In using this image, Paul draws on a common, rich, agricultural image of new life that would be immediately accessible to many first century and later audiences. During the Epiphany season, all of the above images align with the theme of revelation and the manifestation of hidden possibilities. A common process—ever present in the natural growth from seed to plant, to food and shelter—mirrors the ways and power of God, ever-available and life-creating whenever they take root and grow inside of individuals and communities.

Paul takes this one step further, working with another dimension of this image. Paul’s statement that “What you sow does not come to life unless it dies” (15:36) speaks of movement, figuratively and literally, out of a state of death into an enduring life. He implicitly connects a truth of the agricultural world to what the reign of God both promises us and asks of us. Paul describes what the world offers us—the world that humans have created, with its structures, systems, and powers. It is, at best, impermanent, inevitably moving toward its ending. It is dishonorably disconnected from the ways of God. It cannot begin to offer the life energy and strength that God abundantly provides (15:42). 

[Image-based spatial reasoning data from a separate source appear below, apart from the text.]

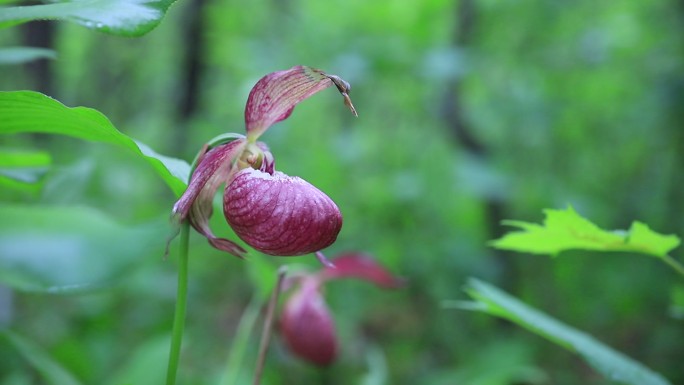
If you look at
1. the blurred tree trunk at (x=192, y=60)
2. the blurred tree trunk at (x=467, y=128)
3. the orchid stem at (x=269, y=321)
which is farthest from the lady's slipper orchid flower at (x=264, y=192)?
the blurred tree trunk at (x=192, y=60)

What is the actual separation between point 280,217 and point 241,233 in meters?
0.05

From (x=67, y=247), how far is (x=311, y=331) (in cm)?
61

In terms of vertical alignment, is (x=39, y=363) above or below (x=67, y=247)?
below

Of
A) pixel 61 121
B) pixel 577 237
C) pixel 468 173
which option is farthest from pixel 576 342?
pixel 468 173

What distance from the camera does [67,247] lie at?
0.58 m

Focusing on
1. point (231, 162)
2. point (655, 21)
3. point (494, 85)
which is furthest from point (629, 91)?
point (231, 162)

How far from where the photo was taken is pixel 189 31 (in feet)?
17.7

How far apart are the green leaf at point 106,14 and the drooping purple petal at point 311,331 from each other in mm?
726

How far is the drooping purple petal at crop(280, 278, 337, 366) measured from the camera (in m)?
→ 1.11

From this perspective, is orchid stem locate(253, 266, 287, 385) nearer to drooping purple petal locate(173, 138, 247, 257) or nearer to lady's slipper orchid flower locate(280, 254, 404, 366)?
drooping purple petal locate(173, 138, 247, 257)

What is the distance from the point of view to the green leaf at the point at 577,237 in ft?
2.17

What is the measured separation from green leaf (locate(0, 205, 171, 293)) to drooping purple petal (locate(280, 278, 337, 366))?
477 millimetres

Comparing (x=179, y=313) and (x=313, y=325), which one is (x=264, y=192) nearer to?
(x=179, y=313)

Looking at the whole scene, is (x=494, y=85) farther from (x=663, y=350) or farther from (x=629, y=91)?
(x=663, y=350)
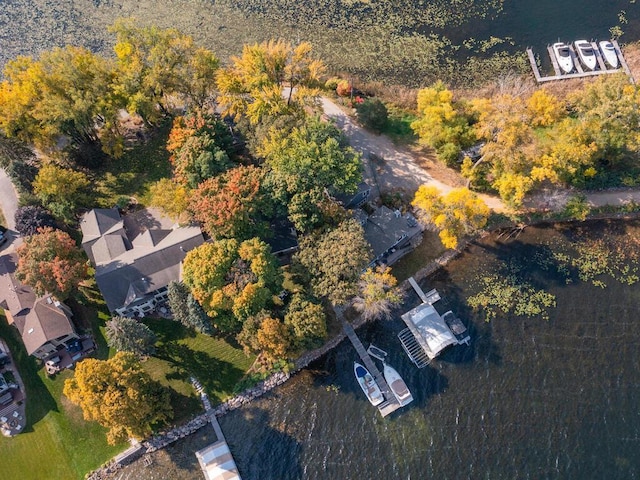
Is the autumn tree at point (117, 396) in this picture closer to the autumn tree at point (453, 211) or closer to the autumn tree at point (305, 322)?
the autumn tree at point (305, 322)

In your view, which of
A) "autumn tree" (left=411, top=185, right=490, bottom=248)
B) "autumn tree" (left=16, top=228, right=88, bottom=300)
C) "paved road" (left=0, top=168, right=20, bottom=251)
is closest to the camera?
"autumn tree" (left=16, top=228, right=88, bottom=300)

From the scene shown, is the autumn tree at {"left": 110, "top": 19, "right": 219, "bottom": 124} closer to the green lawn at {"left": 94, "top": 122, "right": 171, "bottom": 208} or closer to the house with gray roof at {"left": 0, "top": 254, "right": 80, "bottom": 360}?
the green lawn at {"left": 94, "top": 122, "right": 171, "bottom": 208}

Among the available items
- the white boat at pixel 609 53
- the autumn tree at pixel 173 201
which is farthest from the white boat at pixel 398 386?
the white boat at pixel 609 53

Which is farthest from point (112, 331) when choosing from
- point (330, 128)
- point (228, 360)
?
point (330, 128)

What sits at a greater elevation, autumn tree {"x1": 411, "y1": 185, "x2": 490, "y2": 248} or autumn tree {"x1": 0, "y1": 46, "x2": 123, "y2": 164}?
autumn tree {"x1": 0, "y1": 46, "x2": 123, "y2": 164}

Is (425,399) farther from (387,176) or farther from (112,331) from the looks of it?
(112,331)

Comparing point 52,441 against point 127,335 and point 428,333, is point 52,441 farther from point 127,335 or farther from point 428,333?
point 428,333

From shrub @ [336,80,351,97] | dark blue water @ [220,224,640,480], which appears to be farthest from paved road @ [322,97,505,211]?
dark blue water @ [220,224,640,480]

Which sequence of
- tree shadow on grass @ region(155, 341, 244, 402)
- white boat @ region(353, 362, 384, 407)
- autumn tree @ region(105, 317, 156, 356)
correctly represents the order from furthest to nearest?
tree shadow on grass @ region(155, 341, 244, 402) → white boat @ region(353, 362, 384, 407) → autumn tree @ region(105, 317, 156, 356)
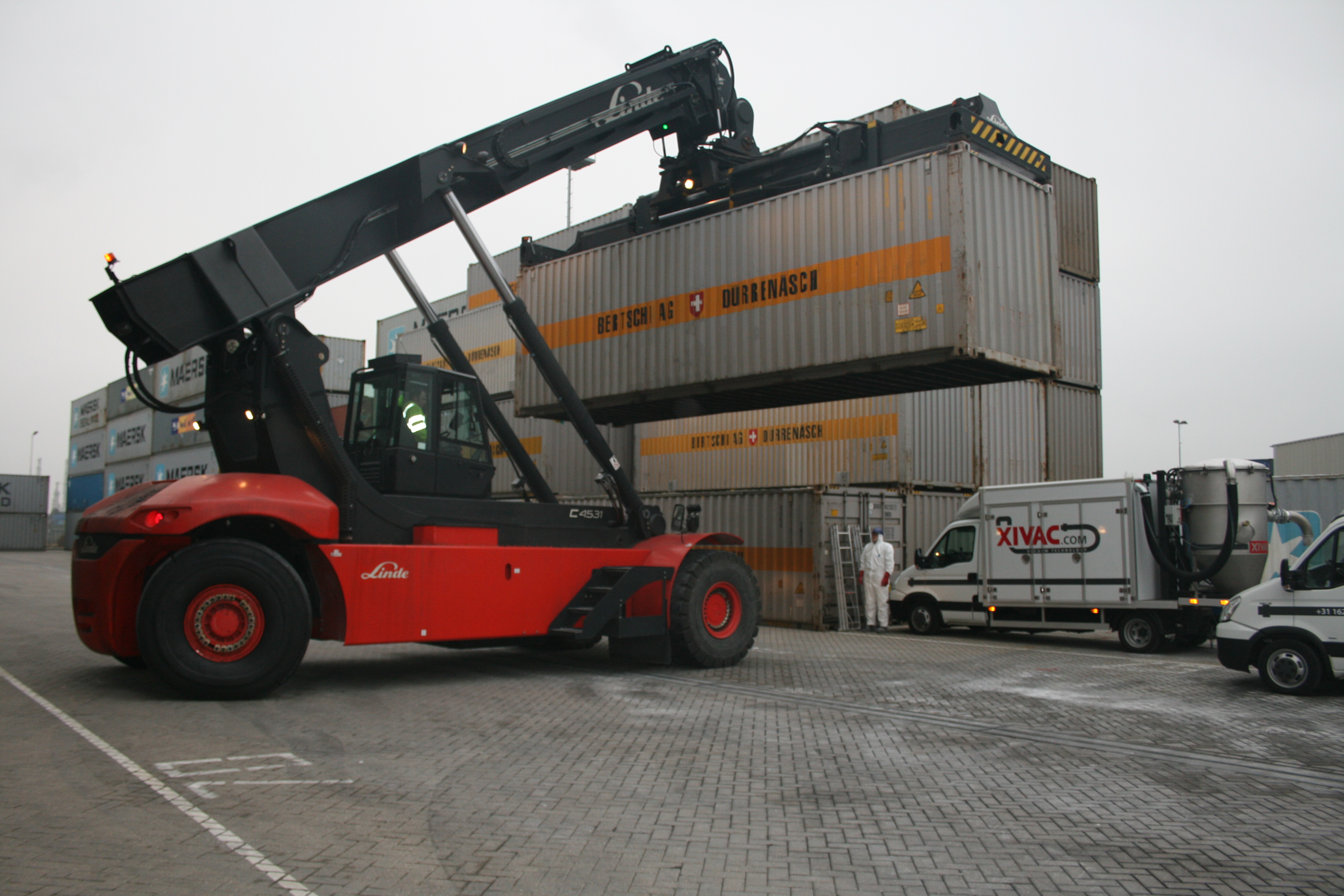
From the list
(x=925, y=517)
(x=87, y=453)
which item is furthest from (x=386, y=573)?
(x=87, y=453)

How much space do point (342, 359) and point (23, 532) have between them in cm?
3493

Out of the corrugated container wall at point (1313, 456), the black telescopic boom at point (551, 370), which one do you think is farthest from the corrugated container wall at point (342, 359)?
the corrugated container wall at point (1313, 456)

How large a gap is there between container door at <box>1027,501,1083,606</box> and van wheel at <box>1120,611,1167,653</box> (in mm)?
705

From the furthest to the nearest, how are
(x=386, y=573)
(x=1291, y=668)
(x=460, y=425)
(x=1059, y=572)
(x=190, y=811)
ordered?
(x=1059, y=572)
(x=460, y=425)
(x=1291, y=668)
(x=386, y=573)
(x=190, y=811)

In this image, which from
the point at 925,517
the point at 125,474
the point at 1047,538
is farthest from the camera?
the point at 125,474

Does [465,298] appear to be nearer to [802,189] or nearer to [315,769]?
[802,189]

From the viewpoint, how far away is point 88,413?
5616 cm

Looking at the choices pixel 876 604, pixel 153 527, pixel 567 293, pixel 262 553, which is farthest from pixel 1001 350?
pixel 153 527

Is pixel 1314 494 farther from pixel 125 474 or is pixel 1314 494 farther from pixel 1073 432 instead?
pixel 125 474

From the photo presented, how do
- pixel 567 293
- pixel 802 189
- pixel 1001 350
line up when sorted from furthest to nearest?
pixel 567 293, pixel 802 189, pixel 1001 350

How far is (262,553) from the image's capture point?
7766mm

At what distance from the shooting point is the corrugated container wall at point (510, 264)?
24.7 m

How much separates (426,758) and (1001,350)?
8.38 meters

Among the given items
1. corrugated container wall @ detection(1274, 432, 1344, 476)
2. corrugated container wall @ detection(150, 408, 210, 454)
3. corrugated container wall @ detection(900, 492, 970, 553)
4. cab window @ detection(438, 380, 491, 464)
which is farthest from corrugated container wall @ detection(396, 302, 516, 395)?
corrugated container wall @ detection(1274, 432, 1344, 476)
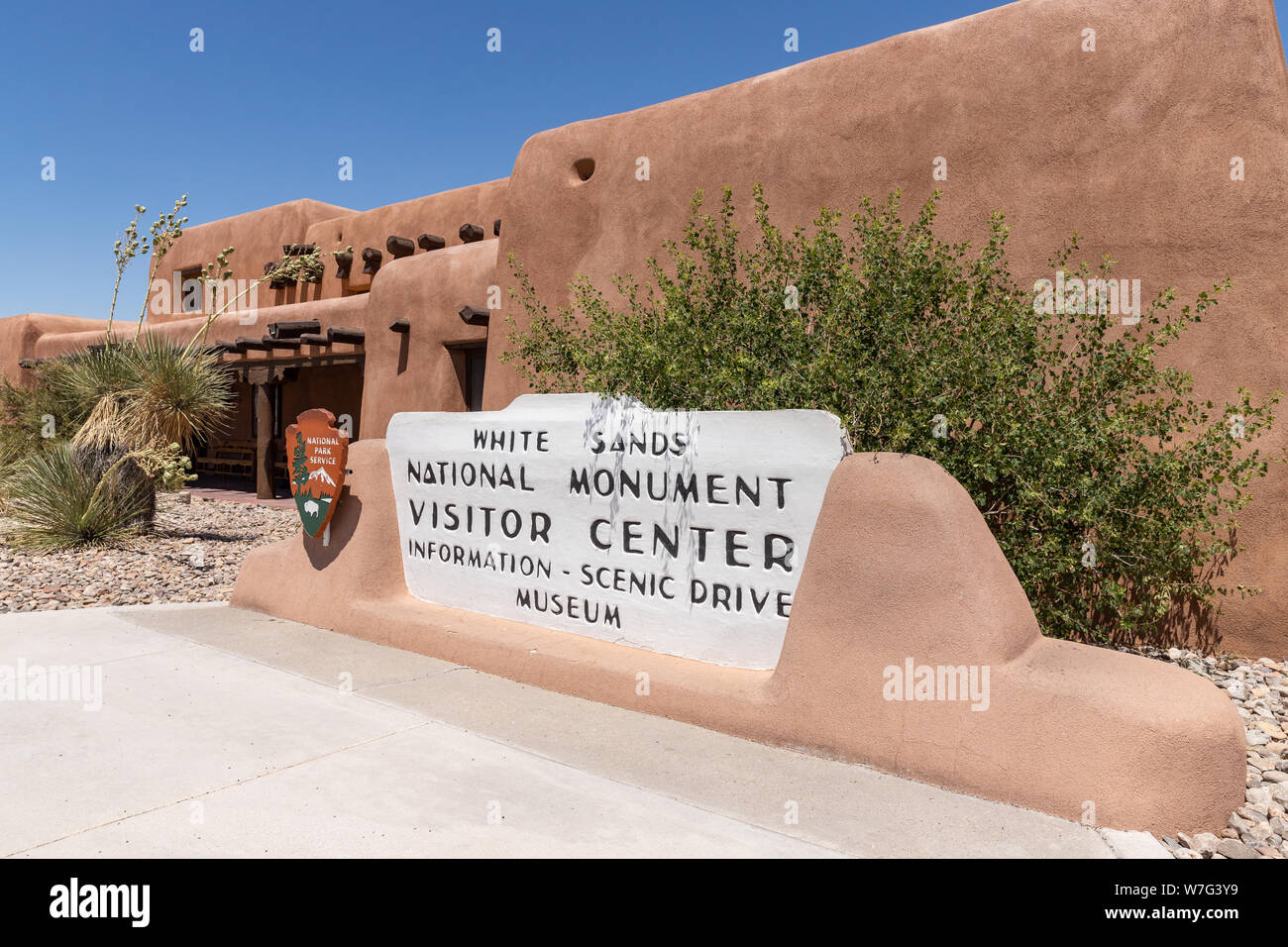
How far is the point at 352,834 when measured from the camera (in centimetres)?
326

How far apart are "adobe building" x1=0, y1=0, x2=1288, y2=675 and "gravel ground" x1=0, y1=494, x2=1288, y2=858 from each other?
2.94 feet

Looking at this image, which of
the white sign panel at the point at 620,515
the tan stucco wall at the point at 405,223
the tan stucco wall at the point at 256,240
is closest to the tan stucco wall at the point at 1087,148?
the white sign panel at the point at 620,515

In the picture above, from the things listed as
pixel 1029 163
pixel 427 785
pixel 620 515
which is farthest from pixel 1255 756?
pixel 1029 163

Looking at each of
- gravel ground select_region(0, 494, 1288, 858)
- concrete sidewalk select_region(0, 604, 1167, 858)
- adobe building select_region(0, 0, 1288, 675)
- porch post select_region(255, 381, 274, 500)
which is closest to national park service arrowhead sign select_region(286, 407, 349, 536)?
concrete sidewalk select_region(0, 604, 1167, 858)

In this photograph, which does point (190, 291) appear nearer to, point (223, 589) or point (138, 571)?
point (138, 571)

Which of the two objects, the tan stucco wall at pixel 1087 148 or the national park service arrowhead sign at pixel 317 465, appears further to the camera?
the national park service arrowhead sign at pixel 317 465

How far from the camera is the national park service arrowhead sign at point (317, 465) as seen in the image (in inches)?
265

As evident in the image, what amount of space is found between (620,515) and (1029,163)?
4.77 m

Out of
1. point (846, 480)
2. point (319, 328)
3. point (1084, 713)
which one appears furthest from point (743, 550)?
point (319, 328)

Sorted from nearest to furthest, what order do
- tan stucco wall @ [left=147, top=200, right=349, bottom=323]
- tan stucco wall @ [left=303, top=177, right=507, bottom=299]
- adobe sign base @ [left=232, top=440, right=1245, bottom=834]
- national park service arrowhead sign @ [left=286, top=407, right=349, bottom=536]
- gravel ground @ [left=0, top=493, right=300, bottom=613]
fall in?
1. adobe sign base @ [left=232, top=440, right=1245, bottom=834]
2. national park service arrowhead sign @ [left=286, top=407, right=349, bottom=536]
3. gravel ground @ [left=0, top=493, right=300, bottom=613]
4. tan stucco wall @ [left=303, top=177, right=507, bottom=299]
5. tan stucco wall @ [left=147, top=200, right=349, bottom=323]

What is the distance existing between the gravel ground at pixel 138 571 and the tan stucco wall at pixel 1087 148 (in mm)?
6466

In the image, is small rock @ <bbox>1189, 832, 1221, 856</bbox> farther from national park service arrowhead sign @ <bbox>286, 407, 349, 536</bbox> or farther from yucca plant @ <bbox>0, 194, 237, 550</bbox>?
yucca plant @ <bbox>0, 194, 237, 550</bbox>

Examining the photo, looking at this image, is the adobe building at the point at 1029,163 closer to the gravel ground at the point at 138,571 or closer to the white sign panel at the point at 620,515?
the white sign panel at the point at 620,515

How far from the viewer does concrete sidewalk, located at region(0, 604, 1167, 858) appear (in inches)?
126
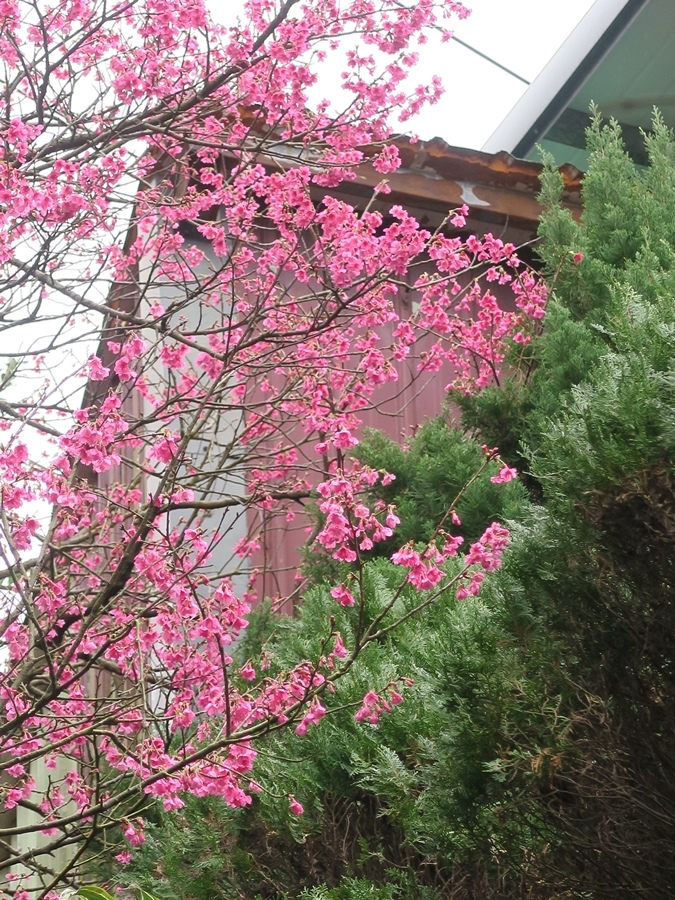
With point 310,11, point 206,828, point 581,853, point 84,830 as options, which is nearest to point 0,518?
point 84,830

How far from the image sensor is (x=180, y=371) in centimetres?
769

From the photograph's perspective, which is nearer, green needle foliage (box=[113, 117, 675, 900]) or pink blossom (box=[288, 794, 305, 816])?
green needle foliage (box=[113, 117, 675, 900])

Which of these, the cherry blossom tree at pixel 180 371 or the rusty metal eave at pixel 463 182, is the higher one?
the rusty metal eave at pixel 463 182

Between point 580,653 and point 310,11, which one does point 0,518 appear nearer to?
point 580,653

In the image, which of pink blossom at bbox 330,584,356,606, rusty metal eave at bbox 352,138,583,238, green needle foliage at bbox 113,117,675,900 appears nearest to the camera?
green needle foliage at bbox 113,117,675,900

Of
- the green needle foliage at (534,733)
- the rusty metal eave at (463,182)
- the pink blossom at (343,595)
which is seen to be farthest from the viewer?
the rusty metal eave at (463,182)

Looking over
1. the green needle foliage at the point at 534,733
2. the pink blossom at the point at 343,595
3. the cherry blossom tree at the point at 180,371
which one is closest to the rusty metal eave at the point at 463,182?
the cherry blossom tree at the point at 180,371

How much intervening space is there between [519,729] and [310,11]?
→ 15.1 feet

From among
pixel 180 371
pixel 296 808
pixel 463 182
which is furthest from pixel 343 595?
pixel 463 182

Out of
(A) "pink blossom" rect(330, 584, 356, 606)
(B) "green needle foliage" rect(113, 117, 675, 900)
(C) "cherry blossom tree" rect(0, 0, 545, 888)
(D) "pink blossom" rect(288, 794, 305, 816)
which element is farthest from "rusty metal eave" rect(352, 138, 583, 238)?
(D) "pink blossom" rect(288, 794, 305, 816)

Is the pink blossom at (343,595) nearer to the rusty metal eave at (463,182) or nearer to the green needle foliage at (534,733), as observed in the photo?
the green needle foliage at (534,733)

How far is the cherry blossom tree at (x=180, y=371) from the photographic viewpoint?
3920 mm

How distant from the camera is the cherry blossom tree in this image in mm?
3920

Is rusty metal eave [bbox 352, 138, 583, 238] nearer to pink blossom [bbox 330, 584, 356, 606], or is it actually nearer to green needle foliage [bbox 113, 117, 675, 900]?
green needle foliage [bbox 113, 117, 675, 900]
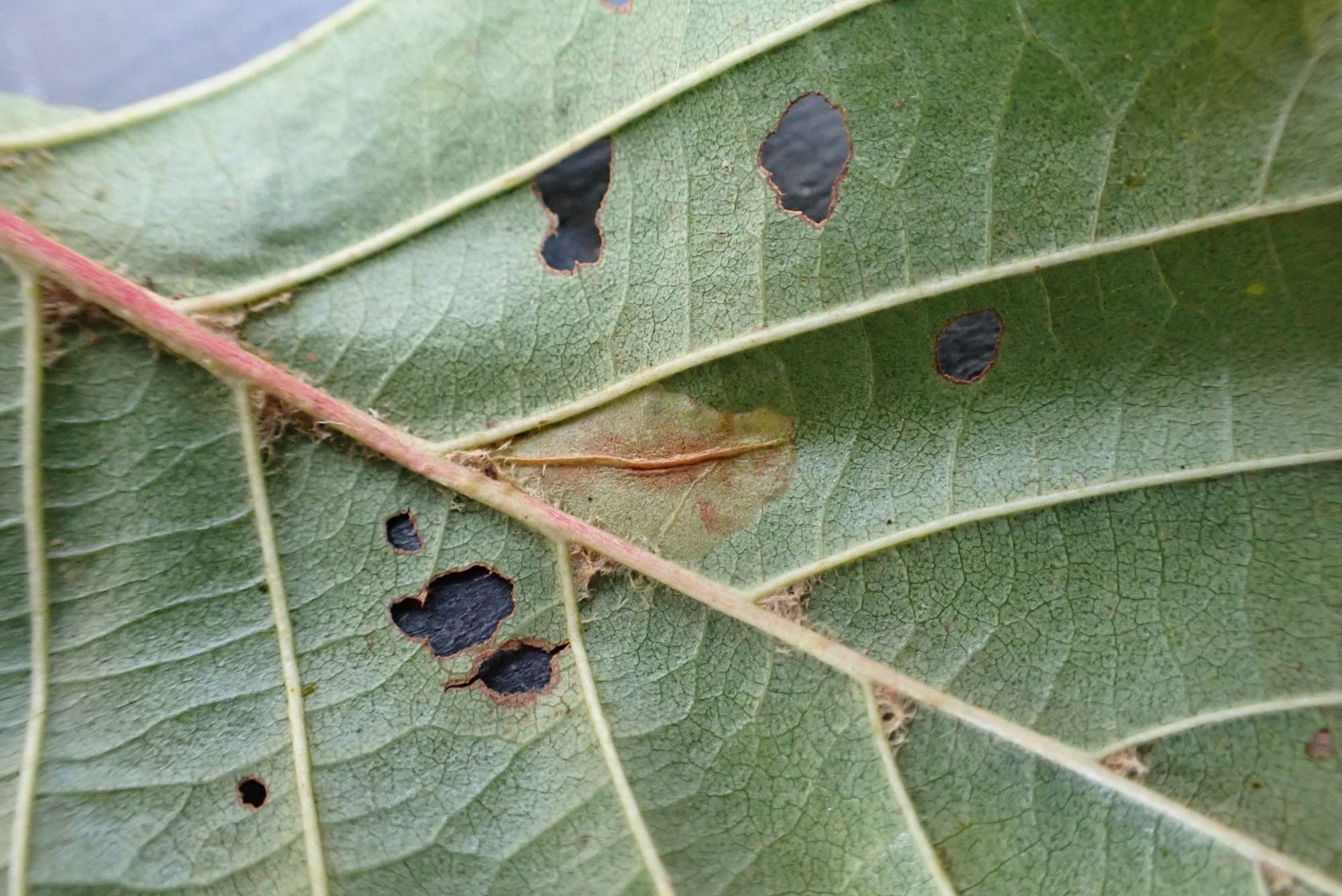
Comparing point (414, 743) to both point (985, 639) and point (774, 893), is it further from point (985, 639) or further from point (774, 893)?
point (985, 639)

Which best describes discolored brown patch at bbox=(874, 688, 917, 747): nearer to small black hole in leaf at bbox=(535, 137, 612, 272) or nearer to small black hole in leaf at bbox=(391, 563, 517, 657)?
small black hole in leaf at bbox=(391, 563, 517, 657)

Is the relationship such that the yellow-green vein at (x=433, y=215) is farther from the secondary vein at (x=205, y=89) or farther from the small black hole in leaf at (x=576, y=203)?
the secondary vein at (x=205, y=89)

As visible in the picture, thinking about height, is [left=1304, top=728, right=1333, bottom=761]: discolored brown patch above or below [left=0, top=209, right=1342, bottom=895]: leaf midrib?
below

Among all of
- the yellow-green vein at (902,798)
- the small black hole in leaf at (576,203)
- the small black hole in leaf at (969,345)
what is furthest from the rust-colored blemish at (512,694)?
the small black hole in leaf at (969,345)

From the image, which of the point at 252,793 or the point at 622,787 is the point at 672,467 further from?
the point at 252,793

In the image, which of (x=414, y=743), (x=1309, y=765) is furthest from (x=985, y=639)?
(x=414, y=743)

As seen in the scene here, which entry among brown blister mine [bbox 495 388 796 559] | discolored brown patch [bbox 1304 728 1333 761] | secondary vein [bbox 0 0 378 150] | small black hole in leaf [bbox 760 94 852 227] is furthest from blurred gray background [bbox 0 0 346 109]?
discolored brown patch [bbox 1304 728 1333 761]

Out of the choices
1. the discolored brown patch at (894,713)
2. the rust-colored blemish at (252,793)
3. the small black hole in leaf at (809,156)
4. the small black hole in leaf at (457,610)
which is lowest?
the discolored brown patch at (894,713)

On the other hand, God promises an enduring, imperishable life. In contrast to what the world offers, this life intimately connects us to God’s gifts and glory. Because of the gifts and vitality of this life, it satisfies not only for an earthly lifetime but also into eternal life (15:42, 49). Eternal life is not mainly about never-ending-ness, but about strength and fullness. The ultimate point is not the eternal part but the life part, an everlasting fullness and completeness that transcends life in this world and death. 

Paul illustrates that fullness of life by contrasting the life of those who only live within the realm of “the first Adam” (from the creation stories) with the life of those who live in the realm of “the last Adam,” Jesus Christ. Paul states, “The first man, Adam, became a living being”; the last Adam became a life-giving spirit … Just as we have borne the image of the man of dust, we will also bear the image of the man of heaven” (15:42, 49). 

No matter how well designed and constructed, technologically advanced, beautifully proportioned, or well marketed, the best that the world of Adam can offer us is dust. The world we humans have created … we see its earth-boundedness, its dust-boundedness week by week, month by month simply by looking at the horizontal surfaces in our houses, on our streets, on our sidewalks, in our yards, and on pools and bodies of water. Dirt and dust comes from somewhere and accumulates everywhere. Vacuum, wipe, sweep, clean, or hose it down. Next week or next month, there’s that dust again. We inherited that dustiness at birth, born in the image of Adam.

Paul speaks of another image available to us, the image of God, not disintegrating into dust but steadily enduring with vibrancy, fullness, and even glory in the realm of Christ. For Paul, our bodies bear traces of the dust that we are and the dust that we will be. We labor within those limitations. But we also have available to us a realm of God in which we aren’t stuck with those limits. We can become, in Christ, a revelation, a manifestation of God’s hidden possibilities, lying within us, waiting to grow into life that death can’t end.